本文抜粋>
◆ ◆ ◆

外資系投資銀行(IB)のA社が、韓国企業の海外CB(転換社債)を買収する際に、違法な取引から不当な利益を得たという容疑で、金融当局の取調べを受けていることが6日わかった。
韓国政府が金融関連犯罪の疑いで外資系金融会社の海外にある外資系職員たちを直接取り調べたのは、06年ローンスターに対する外為(ウェファン)カードの株価操作容疑に対する検察の捜査以来初めてだ。A社は世界10位圏内のIBで世界的な信頼を得ていることから、米国系私募ファンドに過ぎないローンスターのときとは状況が違う。
6日金融監督院(金監院)によると、金融当局はここ2〜3年間の間に投資銀行A社の海外の役員・職員たちが約10の韓国企業の海外CBを法外な安値で買収し、裏面契約を通じて莫大な差益を手にした疑いについて取調べを行っている。
金監院によれば、A社は韓国企業の海外CBを買収し、その企業と該当企業の株式を借りることで裏面契約を行った。以後、海外CB発行の成功が追い風となり、企業の株価が値上がりした際に、借りた株式を手放し差益を得た後、保有したCBを株式に転換し、該当企業に借りた株式を返す手口を使った。
この過程で、A社と該当企業が裏面契約を公示しておらず、事実上A社にCBを渡し、公募に見せかけたものと金監院は見ている。金監院は、A社のインサイダー取引、株価操作など、他の違法な取引容疑についても取り調べているところだ。
政府の関係者は、この過程に係わった者たちの不当利益規模に対し、「数十億ウォンは優に超えるものとわかっている」と述べた。
金監院は、同事件がA社および企業の組織的な犯罪行為なのか、または単なる一部職員の個人的な不正なのかどうかを調べている。
A社は、韓国など約50カ国に進出しており、世界ランク10位圏に入るグローバルIBだ。A社側は、関連容疑を否定しているものとされている。政府は捜査が終わり次第、証券先物委員会を開き、A社および該当企業の関係者たちを検察に告発するかどうかを決める予定だ。

◆ ◆ ◆

抽出データ>
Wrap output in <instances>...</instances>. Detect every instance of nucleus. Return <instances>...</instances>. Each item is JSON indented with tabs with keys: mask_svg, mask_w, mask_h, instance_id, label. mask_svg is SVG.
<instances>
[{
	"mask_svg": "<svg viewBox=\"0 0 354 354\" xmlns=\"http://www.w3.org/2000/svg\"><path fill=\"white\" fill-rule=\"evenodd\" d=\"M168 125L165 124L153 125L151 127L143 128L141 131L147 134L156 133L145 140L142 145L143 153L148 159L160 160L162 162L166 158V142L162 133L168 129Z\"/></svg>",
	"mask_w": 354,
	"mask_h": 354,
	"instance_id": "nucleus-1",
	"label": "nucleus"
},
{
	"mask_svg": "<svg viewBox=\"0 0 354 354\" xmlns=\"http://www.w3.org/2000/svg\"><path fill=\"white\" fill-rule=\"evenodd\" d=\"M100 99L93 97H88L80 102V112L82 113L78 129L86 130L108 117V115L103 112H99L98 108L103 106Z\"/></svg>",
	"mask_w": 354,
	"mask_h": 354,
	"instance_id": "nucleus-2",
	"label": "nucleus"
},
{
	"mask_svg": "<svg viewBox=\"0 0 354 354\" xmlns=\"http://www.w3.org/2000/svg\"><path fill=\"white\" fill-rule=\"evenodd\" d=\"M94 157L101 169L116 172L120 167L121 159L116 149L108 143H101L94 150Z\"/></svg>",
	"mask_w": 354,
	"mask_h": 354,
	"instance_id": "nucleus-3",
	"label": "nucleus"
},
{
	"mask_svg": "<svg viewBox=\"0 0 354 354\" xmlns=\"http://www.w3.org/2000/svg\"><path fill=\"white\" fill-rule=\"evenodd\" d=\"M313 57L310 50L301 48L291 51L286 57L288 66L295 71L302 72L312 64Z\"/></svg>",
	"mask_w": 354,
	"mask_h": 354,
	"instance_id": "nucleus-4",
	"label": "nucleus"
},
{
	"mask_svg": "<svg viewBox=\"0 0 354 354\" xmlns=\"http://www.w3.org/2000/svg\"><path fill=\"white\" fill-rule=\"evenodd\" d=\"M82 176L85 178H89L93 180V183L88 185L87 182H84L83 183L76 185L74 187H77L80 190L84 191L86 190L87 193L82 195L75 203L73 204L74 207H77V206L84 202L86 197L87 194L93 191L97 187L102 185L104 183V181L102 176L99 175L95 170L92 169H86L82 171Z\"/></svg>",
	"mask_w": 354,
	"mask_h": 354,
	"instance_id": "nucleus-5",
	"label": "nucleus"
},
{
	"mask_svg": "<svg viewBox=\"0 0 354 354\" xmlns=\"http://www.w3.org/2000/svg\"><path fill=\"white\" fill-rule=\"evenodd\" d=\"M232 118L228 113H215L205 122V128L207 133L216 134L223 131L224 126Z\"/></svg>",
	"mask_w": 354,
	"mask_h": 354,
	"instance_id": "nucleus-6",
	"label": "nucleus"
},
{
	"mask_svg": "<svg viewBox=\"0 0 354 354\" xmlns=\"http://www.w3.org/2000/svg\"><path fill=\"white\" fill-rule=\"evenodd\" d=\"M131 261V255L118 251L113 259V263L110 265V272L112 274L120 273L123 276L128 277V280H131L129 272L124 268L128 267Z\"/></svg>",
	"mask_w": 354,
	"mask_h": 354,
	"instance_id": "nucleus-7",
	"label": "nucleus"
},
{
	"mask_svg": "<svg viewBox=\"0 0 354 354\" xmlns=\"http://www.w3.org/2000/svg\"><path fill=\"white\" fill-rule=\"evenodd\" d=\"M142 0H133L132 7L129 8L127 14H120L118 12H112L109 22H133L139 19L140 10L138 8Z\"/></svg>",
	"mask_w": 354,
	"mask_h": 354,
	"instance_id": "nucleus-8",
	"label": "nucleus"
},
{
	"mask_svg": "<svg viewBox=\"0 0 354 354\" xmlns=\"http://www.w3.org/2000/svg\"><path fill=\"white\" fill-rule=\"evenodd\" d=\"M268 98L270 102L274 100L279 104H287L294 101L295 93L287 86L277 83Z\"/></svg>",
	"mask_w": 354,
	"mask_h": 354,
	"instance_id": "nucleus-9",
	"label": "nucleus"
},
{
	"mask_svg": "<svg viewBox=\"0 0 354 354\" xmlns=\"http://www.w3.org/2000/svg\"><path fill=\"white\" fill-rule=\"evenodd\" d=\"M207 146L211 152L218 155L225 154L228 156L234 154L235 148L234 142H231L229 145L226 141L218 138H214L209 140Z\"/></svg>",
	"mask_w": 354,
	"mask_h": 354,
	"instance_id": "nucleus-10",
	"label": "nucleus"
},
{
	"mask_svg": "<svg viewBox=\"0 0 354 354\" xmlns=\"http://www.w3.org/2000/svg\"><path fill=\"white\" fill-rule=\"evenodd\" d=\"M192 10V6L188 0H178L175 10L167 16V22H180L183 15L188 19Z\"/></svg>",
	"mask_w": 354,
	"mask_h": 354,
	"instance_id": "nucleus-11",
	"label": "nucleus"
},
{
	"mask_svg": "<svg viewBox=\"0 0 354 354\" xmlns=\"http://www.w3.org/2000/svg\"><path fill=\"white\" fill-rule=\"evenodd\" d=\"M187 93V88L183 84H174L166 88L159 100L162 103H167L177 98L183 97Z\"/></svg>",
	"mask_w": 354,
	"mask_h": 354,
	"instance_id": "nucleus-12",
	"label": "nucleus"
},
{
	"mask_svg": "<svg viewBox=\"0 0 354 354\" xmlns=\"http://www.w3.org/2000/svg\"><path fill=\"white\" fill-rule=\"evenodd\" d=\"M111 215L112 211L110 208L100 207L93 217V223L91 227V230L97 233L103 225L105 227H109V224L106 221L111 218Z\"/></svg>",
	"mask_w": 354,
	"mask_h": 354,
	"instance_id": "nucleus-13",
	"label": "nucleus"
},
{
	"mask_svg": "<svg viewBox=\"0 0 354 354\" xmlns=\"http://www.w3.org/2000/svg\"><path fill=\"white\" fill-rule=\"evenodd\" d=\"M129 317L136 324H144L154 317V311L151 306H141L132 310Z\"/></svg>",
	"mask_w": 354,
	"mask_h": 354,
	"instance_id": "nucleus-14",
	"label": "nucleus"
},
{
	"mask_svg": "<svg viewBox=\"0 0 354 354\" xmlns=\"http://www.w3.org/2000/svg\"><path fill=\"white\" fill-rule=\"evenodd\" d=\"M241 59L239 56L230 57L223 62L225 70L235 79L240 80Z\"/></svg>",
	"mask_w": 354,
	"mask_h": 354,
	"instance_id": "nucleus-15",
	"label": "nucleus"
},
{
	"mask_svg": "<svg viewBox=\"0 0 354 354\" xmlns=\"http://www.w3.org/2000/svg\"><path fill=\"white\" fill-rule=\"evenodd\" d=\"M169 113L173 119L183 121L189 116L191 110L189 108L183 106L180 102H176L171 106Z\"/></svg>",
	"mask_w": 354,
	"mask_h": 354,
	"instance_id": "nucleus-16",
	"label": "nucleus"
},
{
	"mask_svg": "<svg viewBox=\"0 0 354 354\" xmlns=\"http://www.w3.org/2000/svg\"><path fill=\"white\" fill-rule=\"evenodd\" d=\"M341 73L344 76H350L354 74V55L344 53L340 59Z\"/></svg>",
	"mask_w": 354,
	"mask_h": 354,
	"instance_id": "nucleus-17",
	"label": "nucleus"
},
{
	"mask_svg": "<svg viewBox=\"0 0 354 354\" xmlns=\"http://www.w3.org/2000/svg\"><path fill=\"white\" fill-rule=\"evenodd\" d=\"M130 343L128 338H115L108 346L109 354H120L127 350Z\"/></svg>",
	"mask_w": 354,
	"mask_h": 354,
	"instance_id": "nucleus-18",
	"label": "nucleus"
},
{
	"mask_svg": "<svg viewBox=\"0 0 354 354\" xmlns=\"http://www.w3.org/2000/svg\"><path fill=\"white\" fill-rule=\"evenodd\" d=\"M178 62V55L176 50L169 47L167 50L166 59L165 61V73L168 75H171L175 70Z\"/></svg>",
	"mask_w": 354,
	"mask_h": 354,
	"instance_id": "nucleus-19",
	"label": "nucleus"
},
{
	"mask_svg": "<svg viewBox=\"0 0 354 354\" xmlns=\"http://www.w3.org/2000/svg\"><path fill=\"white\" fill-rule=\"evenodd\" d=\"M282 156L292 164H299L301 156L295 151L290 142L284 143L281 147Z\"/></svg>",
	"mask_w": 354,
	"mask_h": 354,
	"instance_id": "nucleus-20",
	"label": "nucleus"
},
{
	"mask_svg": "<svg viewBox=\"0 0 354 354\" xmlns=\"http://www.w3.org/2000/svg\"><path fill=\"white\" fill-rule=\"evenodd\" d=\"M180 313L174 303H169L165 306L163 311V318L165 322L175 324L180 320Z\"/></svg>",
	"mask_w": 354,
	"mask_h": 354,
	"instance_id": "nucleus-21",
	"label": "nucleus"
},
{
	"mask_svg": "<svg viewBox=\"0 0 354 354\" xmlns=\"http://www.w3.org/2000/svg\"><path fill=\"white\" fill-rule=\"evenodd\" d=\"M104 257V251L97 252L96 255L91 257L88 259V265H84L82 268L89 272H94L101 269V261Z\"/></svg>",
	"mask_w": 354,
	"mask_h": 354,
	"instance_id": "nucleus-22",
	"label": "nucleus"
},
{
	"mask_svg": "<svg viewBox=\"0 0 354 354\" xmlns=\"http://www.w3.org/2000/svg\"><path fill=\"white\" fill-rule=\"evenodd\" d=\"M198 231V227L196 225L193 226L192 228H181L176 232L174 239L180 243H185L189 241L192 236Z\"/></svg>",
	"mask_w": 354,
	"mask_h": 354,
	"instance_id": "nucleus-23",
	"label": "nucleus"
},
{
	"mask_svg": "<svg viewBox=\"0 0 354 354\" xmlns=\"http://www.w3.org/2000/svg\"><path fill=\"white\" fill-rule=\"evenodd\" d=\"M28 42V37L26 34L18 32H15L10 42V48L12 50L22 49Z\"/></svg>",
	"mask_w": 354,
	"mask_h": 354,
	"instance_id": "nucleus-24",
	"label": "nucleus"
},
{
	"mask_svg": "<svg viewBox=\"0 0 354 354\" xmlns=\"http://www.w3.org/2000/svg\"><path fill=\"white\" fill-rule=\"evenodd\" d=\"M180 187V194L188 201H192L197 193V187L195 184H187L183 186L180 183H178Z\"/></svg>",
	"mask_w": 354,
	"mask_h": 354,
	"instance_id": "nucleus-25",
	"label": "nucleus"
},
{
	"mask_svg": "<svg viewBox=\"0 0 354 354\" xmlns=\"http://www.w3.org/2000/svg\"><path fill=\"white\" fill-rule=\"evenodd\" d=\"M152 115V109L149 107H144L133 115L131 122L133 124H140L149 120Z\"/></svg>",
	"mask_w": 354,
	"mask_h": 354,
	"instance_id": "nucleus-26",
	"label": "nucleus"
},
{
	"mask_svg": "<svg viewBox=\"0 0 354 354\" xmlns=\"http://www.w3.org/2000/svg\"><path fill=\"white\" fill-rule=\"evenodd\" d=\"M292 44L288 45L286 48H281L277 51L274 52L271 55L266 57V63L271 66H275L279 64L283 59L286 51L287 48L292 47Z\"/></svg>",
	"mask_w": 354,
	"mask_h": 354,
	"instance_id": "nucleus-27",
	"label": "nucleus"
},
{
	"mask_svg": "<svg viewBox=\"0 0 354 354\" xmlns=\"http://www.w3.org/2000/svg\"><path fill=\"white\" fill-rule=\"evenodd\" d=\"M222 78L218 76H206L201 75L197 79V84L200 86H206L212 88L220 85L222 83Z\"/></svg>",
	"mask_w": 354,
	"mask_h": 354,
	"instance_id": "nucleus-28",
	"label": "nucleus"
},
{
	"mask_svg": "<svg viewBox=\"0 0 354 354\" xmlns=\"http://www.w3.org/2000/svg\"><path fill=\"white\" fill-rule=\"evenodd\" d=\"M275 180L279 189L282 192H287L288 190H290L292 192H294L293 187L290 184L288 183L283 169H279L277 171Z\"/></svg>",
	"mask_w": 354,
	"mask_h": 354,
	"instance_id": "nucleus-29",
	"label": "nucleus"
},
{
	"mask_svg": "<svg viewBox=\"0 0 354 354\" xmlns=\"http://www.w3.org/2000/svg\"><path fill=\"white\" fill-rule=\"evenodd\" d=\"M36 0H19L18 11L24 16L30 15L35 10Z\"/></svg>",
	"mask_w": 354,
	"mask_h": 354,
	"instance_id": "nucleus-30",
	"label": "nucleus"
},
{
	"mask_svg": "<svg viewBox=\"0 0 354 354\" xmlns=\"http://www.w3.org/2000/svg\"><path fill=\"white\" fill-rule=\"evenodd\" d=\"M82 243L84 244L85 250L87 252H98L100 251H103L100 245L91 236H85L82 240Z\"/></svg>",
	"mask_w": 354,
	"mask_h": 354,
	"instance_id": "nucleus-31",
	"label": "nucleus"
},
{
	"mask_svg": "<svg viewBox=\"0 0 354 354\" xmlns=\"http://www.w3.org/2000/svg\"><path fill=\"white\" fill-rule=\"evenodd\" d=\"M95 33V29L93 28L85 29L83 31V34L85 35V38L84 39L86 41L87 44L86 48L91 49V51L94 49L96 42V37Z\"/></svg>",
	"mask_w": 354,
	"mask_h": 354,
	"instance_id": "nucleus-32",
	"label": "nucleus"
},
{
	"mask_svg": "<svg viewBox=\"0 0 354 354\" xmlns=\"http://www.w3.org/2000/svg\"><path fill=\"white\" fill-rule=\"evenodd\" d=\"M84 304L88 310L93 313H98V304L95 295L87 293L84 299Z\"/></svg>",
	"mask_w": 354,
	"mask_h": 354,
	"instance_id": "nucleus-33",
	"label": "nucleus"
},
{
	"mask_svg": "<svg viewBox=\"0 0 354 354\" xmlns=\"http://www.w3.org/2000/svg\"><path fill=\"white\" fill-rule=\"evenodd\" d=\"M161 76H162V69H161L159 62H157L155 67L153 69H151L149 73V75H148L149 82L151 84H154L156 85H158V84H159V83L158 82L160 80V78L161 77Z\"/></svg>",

◆ ◆ ◆

課題の構成>
(a) 記事をもとに、次の問いに答えよ。
(i) 金融当局の取調べによると、A社の海外の役員・職員が海外CBを買収したとされる韓国企業はおよそいくつか。
(ii) 不当利益の規模について、政府の関係者は何と述べたか。
(iii) A社が進出しているのは約何カ国か。
(b) 記事の「6日金融監督院(金監院)によ」から「正なのかどうかを調べている。」までを、一字も変えずに引用せよ。
エントリはここでは一切使わない。

解答一覧>
(a)
(i) 約10社
(ii) 「数十億ウォンは優に超えるものとわかっている」
(iii) 約50カ国

(b)
6日金融監督院(金監院)によると、金融当局はここ2〜3年間の間に投資銀行A社の海外の役員・職員たちが約10の韓国企業の海外CBを法外な安値で買収し、裏面契約を通じて莫大な差益を手にした疑いについて取調べを行っている。
金監院によれば、A社は韓国企業の海外CBを買収し、その企業と該当企業の株式を借りることで裏面契約を行った。以後、海外CB発行の成功が追い風となり、企業の株価が値上がりした際に、借りた株式を手放し差益を得た後、保有したCBを株式に転換し、該当企業に借りた株式を返す手口を使った。
この過程で、A社と該当企業が裏面契約を公示しておらず、事実上A社にCBを渡し、公募に見せかけたものと金監院は見ている。金監院は、A社のインサイダー取引、株価操作など、他の違法な取引容疑についても取り調べているところだ。
政府の関係者は、この過程に係わった者たちの不当利益規模に対し、「数十億ウォンは優に超えるものとわかっている」と述べた。
金監院は、同事件がA社および企業の組織的な犯罪行為なのか、または単なる一部職員の個人的な不正なのかどうかを調べている。